Background on the SEALASKA legislation:
The Sealaska Land Entitlement Legislation (SB 881) is moving quickly in Congress committees, and unless serious opposition is raised to the bill, it may pass by the end of this summer. Although some changes were made since Don Young introduced the legislation in the House of Representatives 2 years ago, they are mainly superficial and the legislation is still a threat. Letters sent to Alaskan Senators now can help to influence this legislation and may directly convince Senator Begich that this legislation is not the solution to Sealaska land issues.

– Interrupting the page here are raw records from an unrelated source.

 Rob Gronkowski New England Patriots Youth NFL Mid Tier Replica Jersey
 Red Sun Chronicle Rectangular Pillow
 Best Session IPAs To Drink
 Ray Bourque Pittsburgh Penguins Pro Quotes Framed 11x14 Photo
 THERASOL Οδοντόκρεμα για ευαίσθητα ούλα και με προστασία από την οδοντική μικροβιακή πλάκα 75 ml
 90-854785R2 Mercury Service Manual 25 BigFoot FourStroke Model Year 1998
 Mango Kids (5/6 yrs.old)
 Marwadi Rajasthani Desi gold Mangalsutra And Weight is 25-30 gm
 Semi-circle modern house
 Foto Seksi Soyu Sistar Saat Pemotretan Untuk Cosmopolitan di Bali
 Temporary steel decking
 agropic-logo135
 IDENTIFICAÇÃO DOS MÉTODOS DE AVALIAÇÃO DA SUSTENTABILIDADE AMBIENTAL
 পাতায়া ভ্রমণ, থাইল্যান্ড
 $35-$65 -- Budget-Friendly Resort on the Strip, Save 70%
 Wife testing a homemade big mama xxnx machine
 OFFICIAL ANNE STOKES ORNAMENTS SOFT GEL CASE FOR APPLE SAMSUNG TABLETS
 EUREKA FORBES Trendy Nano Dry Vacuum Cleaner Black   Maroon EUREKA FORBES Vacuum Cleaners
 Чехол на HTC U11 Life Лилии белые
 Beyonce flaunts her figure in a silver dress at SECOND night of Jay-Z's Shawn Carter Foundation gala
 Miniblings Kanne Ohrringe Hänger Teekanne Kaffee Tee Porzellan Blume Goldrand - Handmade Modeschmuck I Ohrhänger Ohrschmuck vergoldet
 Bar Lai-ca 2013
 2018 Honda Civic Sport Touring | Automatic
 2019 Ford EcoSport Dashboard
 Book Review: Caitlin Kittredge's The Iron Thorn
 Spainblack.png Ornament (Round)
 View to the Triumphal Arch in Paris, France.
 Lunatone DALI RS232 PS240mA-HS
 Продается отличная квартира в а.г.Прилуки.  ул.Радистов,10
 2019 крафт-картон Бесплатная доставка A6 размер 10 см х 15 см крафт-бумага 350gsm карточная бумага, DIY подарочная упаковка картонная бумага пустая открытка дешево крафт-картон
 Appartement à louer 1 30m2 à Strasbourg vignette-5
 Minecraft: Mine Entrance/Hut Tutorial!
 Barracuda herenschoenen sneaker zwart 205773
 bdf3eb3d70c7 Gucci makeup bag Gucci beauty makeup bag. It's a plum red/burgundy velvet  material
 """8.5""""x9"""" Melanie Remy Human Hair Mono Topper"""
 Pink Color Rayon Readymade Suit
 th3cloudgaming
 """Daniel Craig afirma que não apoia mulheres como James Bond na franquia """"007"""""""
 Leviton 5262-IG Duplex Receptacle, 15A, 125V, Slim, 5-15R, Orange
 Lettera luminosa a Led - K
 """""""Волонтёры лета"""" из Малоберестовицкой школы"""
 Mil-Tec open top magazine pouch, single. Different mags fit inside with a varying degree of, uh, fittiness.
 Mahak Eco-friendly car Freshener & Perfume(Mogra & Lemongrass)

What to do: Call or write a letter to both Alaskan Senators and let them know that the current version of the Sealaska Legislation does not work for SE Alaska.
Senator Begich
Washington DC office - (202) 224-3004
http://begich.senate.gov/public/index.cfm?p=EmailSenator
Senator Murkowski
Washington DC office (202) 224-6665
Alaska office - 1 (877) 829-6030
Write to Senator Murkowski here: http://murkowski.senate.gov/public/index.cfm?p=EMailLisa
Senator Jeff Bingaman (NM) chairman of Senate Natural Resources Committee
DC (202) 224 5521
http://bingaman.senate.gov/contact/types/email-issue.cfm
What should be mentioned
- This Sealaska Legislation may cause a great deal of conflict within Southeast Alaska and may create conflict within communities, between Native Corporations and local tribes, between municipal governments and Sealaska, and cause a shareholder/ non shareholder conflict
- Senate hearings should be held in Southeast Alaska in order to address the concerns of residents
-
Sealaska has selected highly valuable land. The value of this land far exceeds the value of the acres that they were designated for selection within their ANCSA withdrawal areas
-
Sealaska's Native Future's sites may displace current businesses and opportunities on public land and will harm some community's uses of the forest
-
The current version of Sealaska Legislation may hinder the possibility of dealing with larger Tongass Conflict issues
-
Sealaska legislation will allow Sealaska to manage sensitive clan sacred sites and potentially develop them as tourist attractions. The sites near Sitka, are currently managed by the Sitka Tribe of Alaska in a government-to-government relationship and Sealaska as a private owner of these sites would weaken the Sitka tribe
-
There is not enough clarity on how Sealaska will work together with tribes and communities so that land selections in the different land usage types will truly benefit communities, tribal members, and shareholders
-
Sealaska might log up to 80,000 acres on Prince of Wales Island primarily for export markets, removing some of the best old growth forests and affecting the viability of important subsistence resources and endemic genetic species lineages
-
Globally significant karst caves and landforms would no longer receive federal protection
State proposing road between Tenakee and Hoonah
Despite a long history of objections from the residents of Tenakee to any road connection to Hoonah, the State Department of Transportation recently confirmed plans to build such a road. The project will be part of the "Road to Resources" program to allow the Hoonah Sawmill to access timber sales near Tenakee. This plan circumvents the intention of the Tongass Timber Reform Act which states, "The Secretary of Agriculture shall not construct a vehicular access road connecting the Indian River and Game Creek roads, and shall not engage in any further efforts to connect the city of Tenakee Springs with the logging system on Chichagof Island, unless the City Councils of Tenakee Springs and Hoonah both determine that the road should be constructed and so inform the Secretary." Research is being done currently to see what provisions may have been allowed under the Safe, Accountable, Flexible, Efficient Transportation Equity Act: A Legacy for Users (SAFETEA-LU) that may allow such a road. More information to come soonÂ….
TAKE ACTION:
Contact Governor Sean Parnell and ask her to stop DOT from spending any more time or money on the Tenakee road. Tell him why you don't want a road.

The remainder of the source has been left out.